UVA Health joins nationwide study examining ivermectin as COVID-19 treatment
The University of Virginia Health System has joined a nationwide clinical study to evaluate ivermectin and fluvoxamine as possible treatments for mild-to-moderate COVID-19.
The study, called ACTIV-6, is funded by the National Institutes of Health and seeks to determine whether cheap, widely available, and FDA-approved drugs can be repurposed to treat the coronavirus. Researchers are testing several medications including ivermectin, an anti-parasitic drug that some claim is an effective early treatment or prophylaxis for COVID-19.
The FDA has repeatedly warned against using ivermectin as a COVID-19 therapeutic, along with the World Health Organization, the European Union's drug regulators, and the drug's manufacturer Merck. But some doctors in the U.S. and medical freedom advocates have demanded a right to try ivermectin and other unproven drugs to treat COVID-19, claiming some coronavirus patients have shown improvement after taking those off-label medications.
Patrick E. H. Jackson, MD, the principal investigator for the ACTIV-6 clinical trial at UVA Health, is hopeful that the study will provide "conclusive answers about drugs like ivermectin and fluvoxamine for the treatment of mild-moderate COVID-19."
"While the monoclonal antibodies and nirmatrelvir-ritonavir (Paxlovid) are wonderful to have, there is a clear need for more (and more broadly available) drugs to help patients around the world," Jackson told TheBlaze.
He explained that the ACTIV6 study includes participants who have mild to moderate COVID-19 symptoms and who are within seven days of the onset of symptoms. The study is a double-blind placebo controlled trial. COVID-19 Patients will be given a random drug or a placebo and researchers will collect information from them on the duration of their symptoms, as well as whether they are required to go to the hospital.
Most of the participants will be at home and will complete questionnaires to report their condition.
Previous studies examining ivermectin as a COVID-19 treatment have failed to prove it is an effective treatment. While laboratory studies show that ivermectin appears to have an anti-viral effect against COVID-19 and some early clinical trials seemed to support its use as a COVID-19 treatment, doctors and public health experts have identified serious errors in methodology in many of those studies.
An investigative report by the BBC found that more than a third of 26 major trials with ivermectin against COVID-19 had "serious errors or signs of potential fraud," and that the remaining studies did not show it was effective as a treatment for COVID.
More widely accepted studies do not support the use of ivermectin for patients with COVID-19.
Some proponents of ivermectin as a COVID-19 treatment have championed a more recent peer-reviewed study that concluded "regular use of ivermectin as a prophylactic agent was associated with significantly reduced COVID-19 infection, hospitalization, and mortality rates," based on an observational study of 159,561 residents ages 18 and over in Itajaí, Brazil.

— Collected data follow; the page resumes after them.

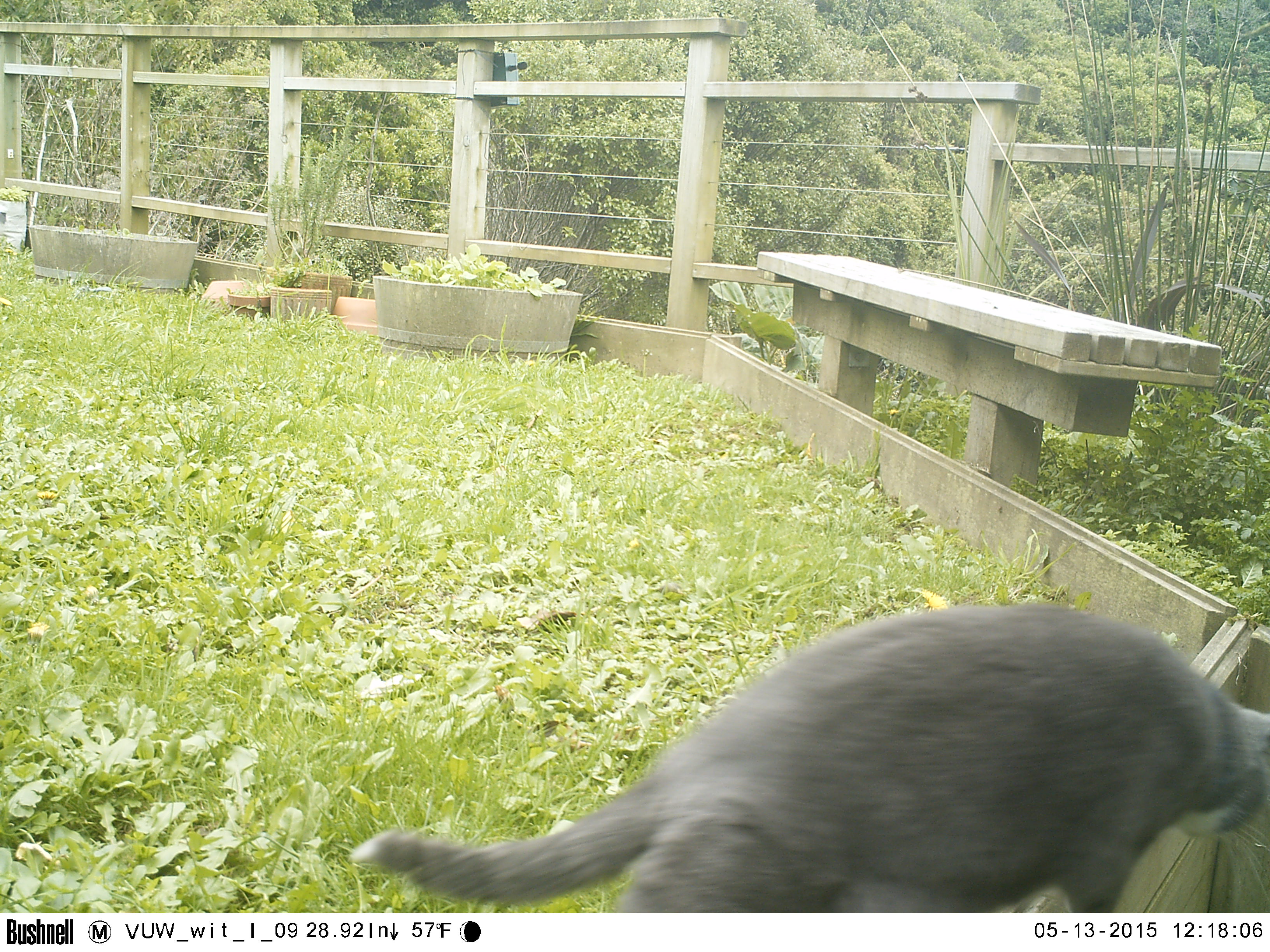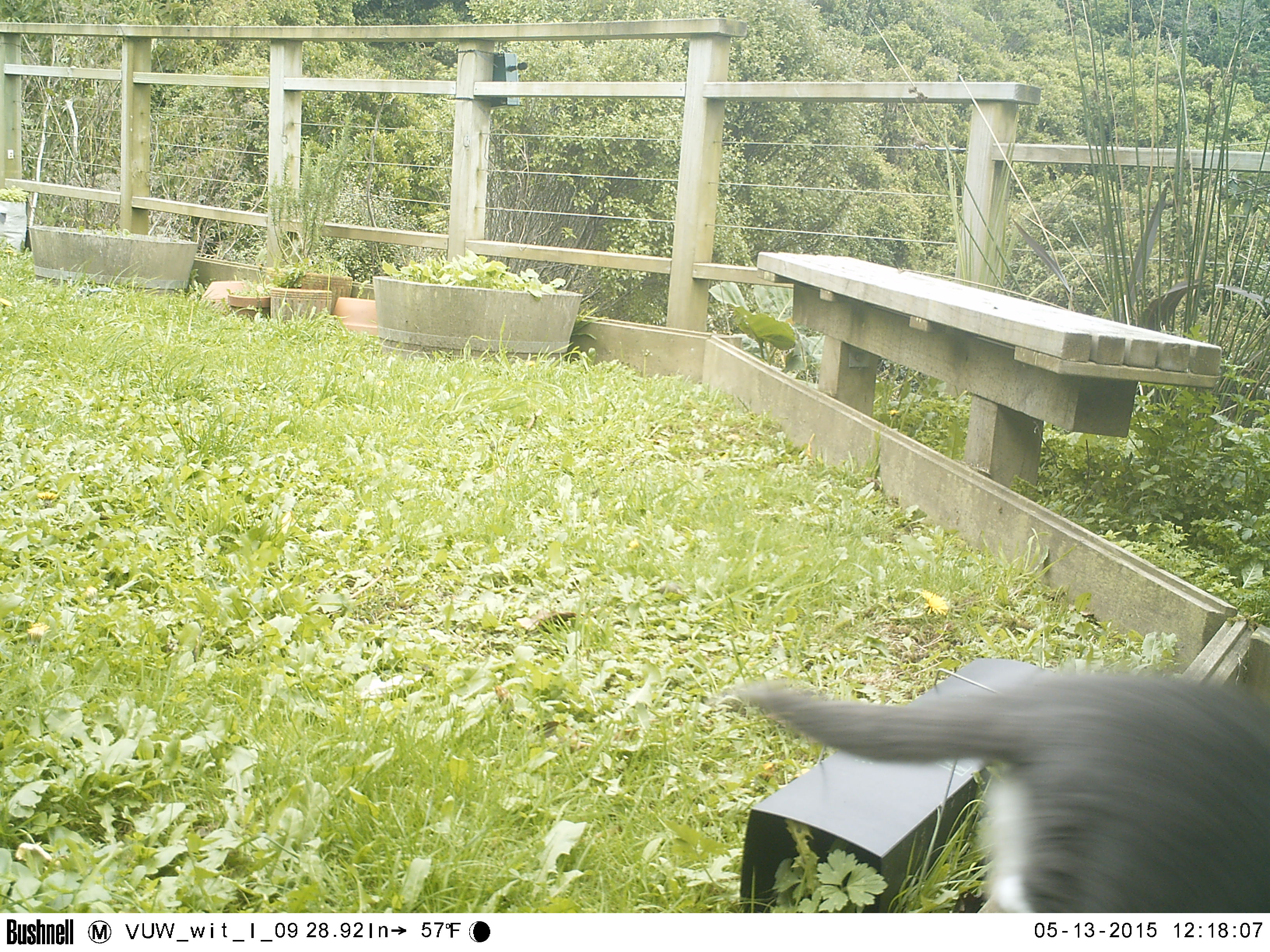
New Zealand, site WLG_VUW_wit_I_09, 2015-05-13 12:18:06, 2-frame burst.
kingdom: Animalia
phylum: Chordata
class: Mammalia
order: Carnivora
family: Felidae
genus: Felis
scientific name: Felis catus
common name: domestic cat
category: cat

A group called the Front Line COVID-19 Critical Care Alliance touted the study as the "world's largest study of ivermectin."
According to the study's authors, between July 7, 2020, and Dec. 2, 2020, 113,845 participants of a citywide program opted to take ivermectin while 45,716 did not. Researchers found that 3.7% of the group that took ivermectin tested positive for coronavirus while 6.6% of those that didn't take ivermectin tested positive.
The study's authors claimed that after adjusting for variables, there was a 67% reduction in COVID-19 hospitalizations and a 70% reduction in the mortality rate for ivermectin users.
Though those results appear to be good news, experts that did not participate in the study criticized its methodology.
Dr. Jackson noted that the Brazil study was a non-randomized observational study. "Such studies can really only ever be hypothesis generating - that is they can raise interesting questions to be studied further, but can't show a causal relationship between an intervention and an outcome (in that case, ivermectin and COVID infection/hospitalization/mortality)," he said.
"I'm very hopeful that trials like ACTIV6 and COVID-OUT will give us conclusive answers about drugs like ivermectin and fluvoxamine for the treatment of mild-moderate COVID-19," he added.